◆ **Source data**:

● ● ● ●

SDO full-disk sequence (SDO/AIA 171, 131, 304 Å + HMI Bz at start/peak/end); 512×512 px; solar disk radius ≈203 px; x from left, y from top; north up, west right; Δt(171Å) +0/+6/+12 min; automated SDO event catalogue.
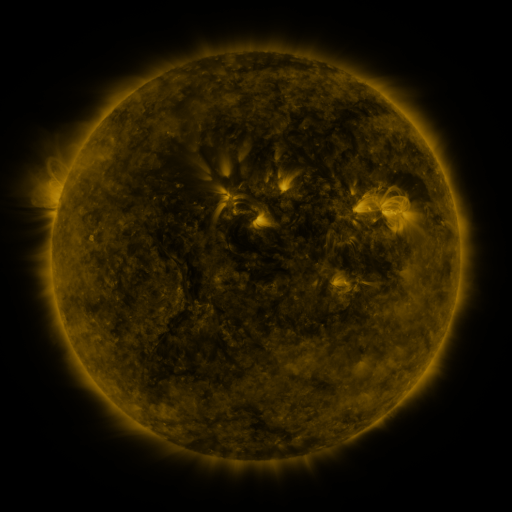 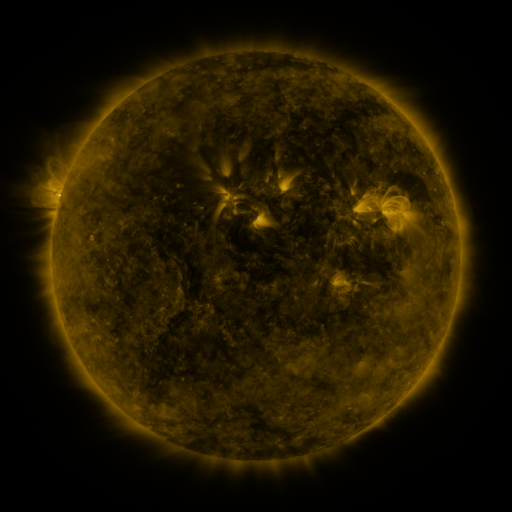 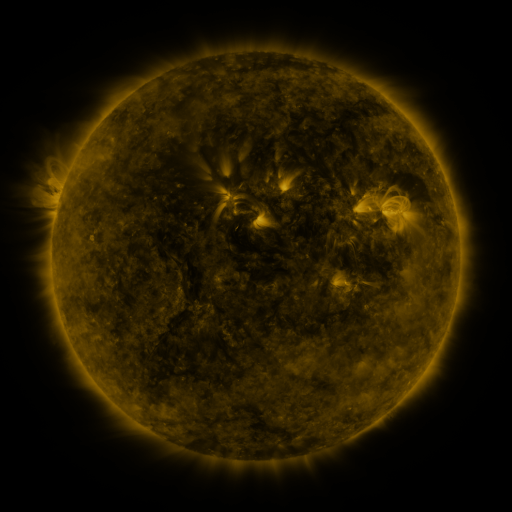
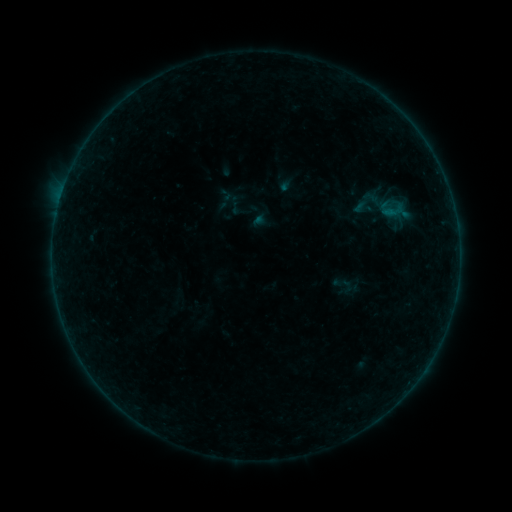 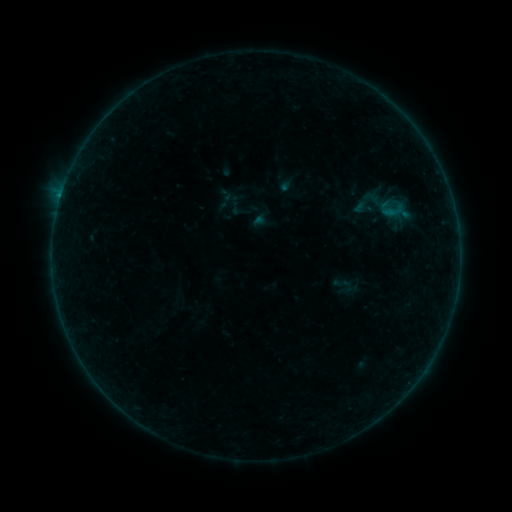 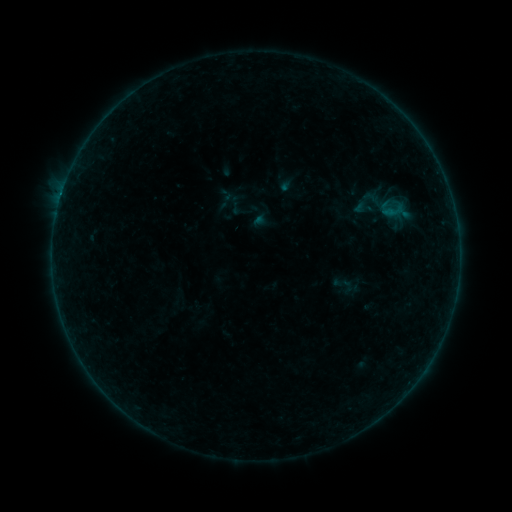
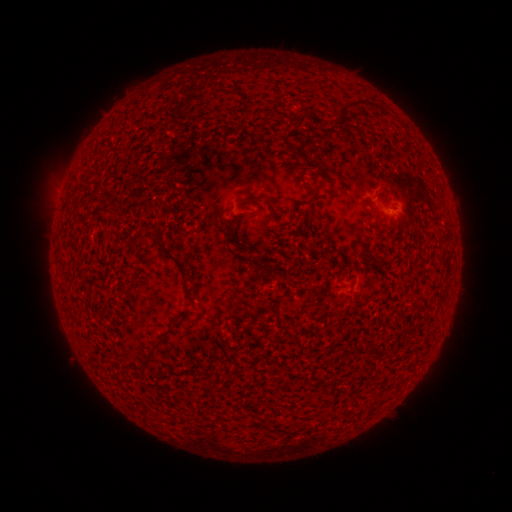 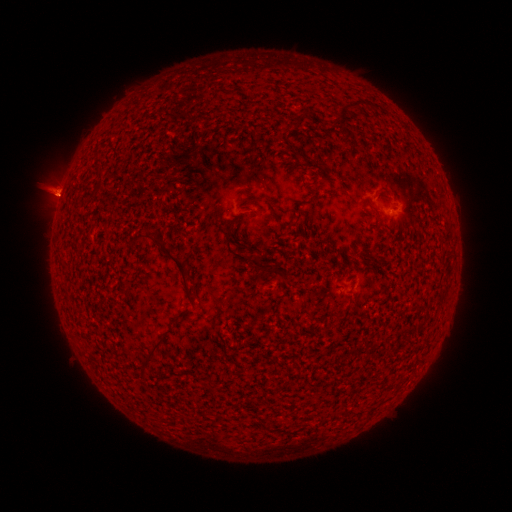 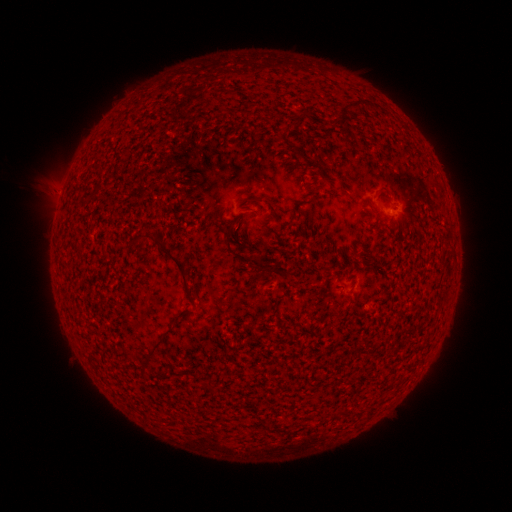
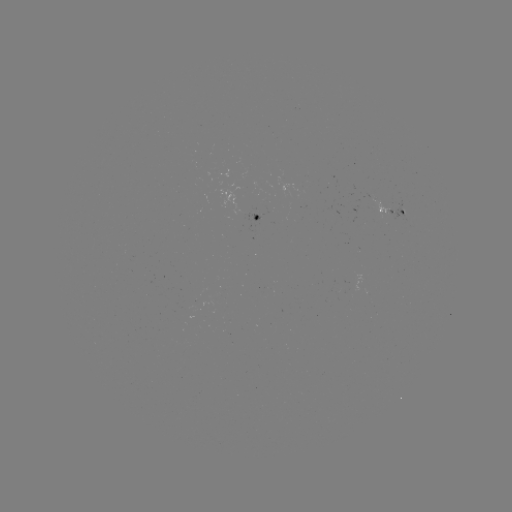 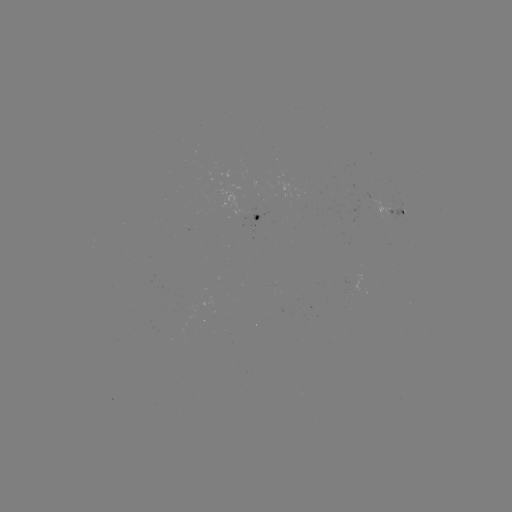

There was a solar flare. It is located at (61, 196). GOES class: B3.0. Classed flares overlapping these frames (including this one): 1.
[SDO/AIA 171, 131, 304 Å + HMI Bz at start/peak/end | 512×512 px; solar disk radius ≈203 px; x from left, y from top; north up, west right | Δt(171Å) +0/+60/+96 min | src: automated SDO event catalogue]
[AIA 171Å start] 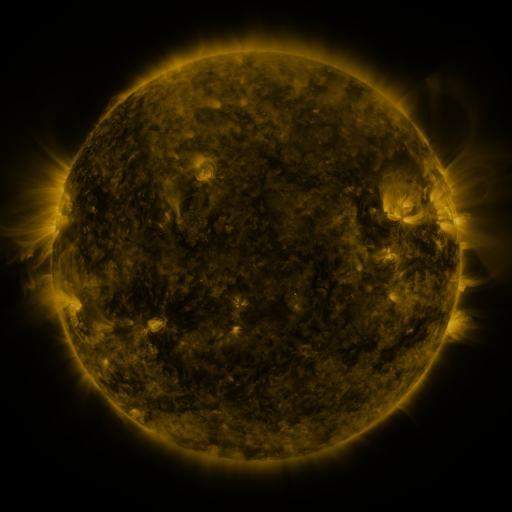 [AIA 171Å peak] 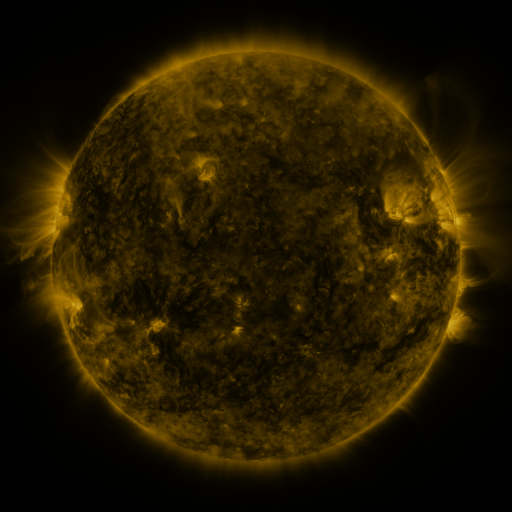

● ● ● ●

◆ **Assignment**: Tally the lines of the material in which the string "catalogue" appears. Give the tally and nothing else.

◆ **Completed exercise**: 2